**Description of the task:** In the listing below, rename "wooden fence rail" to "timber fence rail" in the stretch from the line containing "How far is the elderly" through the end of the listing, and give only that stretch with everything else unchanged.

**Data shown:**
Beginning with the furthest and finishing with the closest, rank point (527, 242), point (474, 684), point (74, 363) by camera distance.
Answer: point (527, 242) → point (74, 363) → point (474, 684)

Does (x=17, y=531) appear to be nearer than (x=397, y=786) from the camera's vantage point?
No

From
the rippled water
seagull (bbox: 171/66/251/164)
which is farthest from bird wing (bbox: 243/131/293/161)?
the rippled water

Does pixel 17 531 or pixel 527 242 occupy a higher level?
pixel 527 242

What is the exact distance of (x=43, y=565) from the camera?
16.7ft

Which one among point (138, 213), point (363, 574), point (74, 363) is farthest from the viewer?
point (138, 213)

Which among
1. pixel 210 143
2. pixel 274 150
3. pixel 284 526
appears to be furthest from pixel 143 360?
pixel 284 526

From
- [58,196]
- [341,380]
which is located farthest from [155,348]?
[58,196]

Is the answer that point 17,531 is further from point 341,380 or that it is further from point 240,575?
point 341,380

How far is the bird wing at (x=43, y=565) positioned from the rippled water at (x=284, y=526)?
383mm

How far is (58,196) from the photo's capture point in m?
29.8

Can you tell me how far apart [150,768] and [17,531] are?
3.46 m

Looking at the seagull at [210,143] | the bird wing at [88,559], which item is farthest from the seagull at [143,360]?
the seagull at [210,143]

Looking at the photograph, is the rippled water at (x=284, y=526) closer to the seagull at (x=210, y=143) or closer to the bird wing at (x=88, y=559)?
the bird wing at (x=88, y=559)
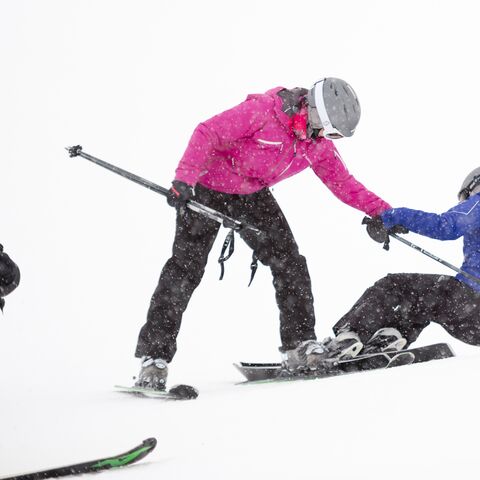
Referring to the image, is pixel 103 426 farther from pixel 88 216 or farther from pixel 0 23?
pixel 0 23

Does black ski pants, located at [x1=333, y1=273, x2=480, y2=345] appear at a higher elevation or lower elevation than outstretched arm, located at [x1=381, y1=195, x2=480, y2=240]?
lower

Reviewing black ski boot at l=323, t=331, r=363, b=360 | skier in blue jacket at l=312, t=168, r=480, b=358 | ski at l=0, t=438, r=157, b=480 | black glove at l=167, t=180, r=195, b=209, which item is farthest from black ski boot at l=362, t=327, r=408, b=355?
ski at l=0, t=438, r=157, b=480

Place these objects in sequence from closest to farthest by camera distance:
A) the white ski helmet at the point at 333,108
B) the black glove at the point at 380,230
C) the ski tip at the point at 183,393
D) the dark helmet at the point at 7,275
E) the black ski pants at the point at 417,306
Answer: the dark helmet at the point at 7,275 → the ski tip at the point at 183,393 → the white ski helmet at the point at 333,108 → the black ski pants at the point at 417,306 → the black glove at the point at 380,230

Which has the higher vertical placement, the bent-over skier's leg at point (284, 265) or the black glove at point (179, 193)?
the black glove at point (179, 193)

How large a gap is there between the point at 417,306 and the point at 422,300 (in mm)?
61

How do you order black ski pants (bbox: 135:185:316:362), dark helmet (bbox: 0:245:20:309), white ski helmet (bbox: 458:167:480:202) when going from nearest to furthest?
dark helmet (bbox: 0:245:20:309)
black ski pants (bbox: 135:185:316:362)
white ski helmet (bbox: 458:167:480:202)

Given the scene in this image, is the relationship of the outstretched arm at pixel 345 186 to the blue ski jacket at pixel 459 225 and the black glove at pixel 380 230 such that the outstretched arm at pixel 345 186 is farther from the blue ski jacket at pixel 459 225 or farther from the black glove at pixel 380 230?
the blue ski jacket at pixel 459 225

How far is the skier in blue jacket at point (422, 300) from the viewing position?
586 centimetres

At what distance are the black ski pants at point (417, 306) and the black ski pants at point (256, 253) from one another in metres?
0.36

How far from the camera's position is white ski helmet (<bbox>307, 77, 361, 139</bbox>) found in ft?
18.5

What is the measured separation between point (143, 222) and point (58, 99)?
222 ft

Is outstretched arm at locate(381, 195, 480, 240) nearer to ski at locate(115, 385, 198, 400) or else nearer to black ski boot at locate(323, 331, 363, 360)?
black ski boot at locate(323, 331, 363, 360)

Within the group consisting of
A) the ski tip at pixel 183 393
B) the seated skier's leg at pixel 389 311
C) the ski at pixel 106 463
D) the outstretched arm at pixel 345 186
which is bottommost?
the ski at pixel 106 463

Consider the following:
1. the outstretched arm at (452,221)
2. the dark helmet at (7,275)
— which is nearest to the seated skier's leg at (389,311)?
the outstretched arm at (452,221)
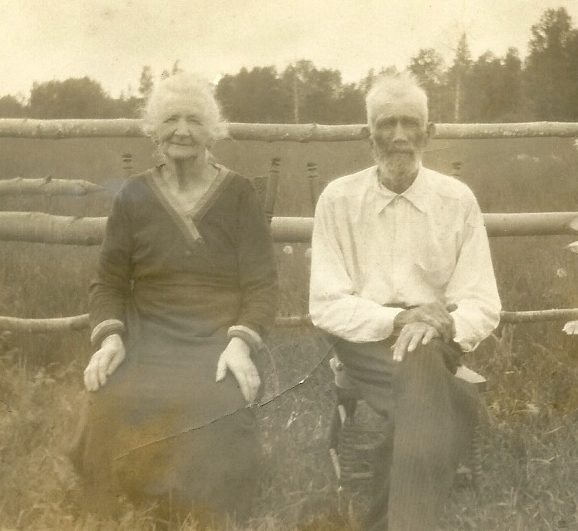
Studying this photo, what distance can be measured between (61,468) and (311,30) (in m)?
1.63

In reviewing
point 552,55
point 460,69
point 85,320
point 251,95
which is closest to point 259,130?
point 251,95

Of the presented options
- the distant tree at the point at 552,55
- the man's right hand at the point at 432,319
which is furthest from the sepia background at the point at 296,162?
the man's right hand at the point at 432,319

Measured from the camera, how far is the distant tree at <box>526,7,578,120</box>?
277 centimetres

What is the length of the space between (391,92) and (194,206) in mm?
715

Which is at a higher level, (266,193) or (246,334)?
(266,193)

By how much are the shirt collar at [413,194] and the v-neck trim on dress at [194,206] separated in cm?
49

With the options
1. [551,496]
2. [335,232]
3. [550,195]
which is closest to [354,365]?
[335,232]

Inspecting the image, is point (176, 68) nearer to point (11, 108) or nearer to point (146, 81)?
point (146, 81)

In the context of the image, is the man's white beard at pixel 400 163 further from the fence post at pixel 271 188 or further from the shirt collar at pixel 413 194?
the fence post at pixel 271 188

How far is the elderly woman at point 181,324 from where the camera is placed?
2418 millimetres

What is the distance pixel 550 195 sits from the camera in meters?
3.08

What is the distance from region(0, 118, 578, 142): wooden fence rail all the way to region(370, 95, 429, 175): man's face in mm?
190

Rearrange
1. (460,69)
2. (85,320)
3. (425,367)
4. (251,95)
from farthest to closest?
1. (85,320)
2. (251,95)
3. (460,69)
4. (425,367)

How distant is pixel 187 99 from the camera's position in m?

**Result:**
How far is the elderly woman at point 181,324 from where the camera is placed?
2418 millimetres

What is the distance pixel 550 195 sits from the camera in meters?
3.08

What is the distance from region(0, 118, 578, 142): timber fence rail all the way to region(370, 95, 429, 175): man's face in mm?
190

Rearrange
1. (460,69)
2. (85,320)
3. (425,367)
4. (251,95)
from farthest to closest?
1. (85,320)
2. (251,95)
3. (460,69)
4. (425,367)

How distant is pixel 187 99 from the camera's position in m?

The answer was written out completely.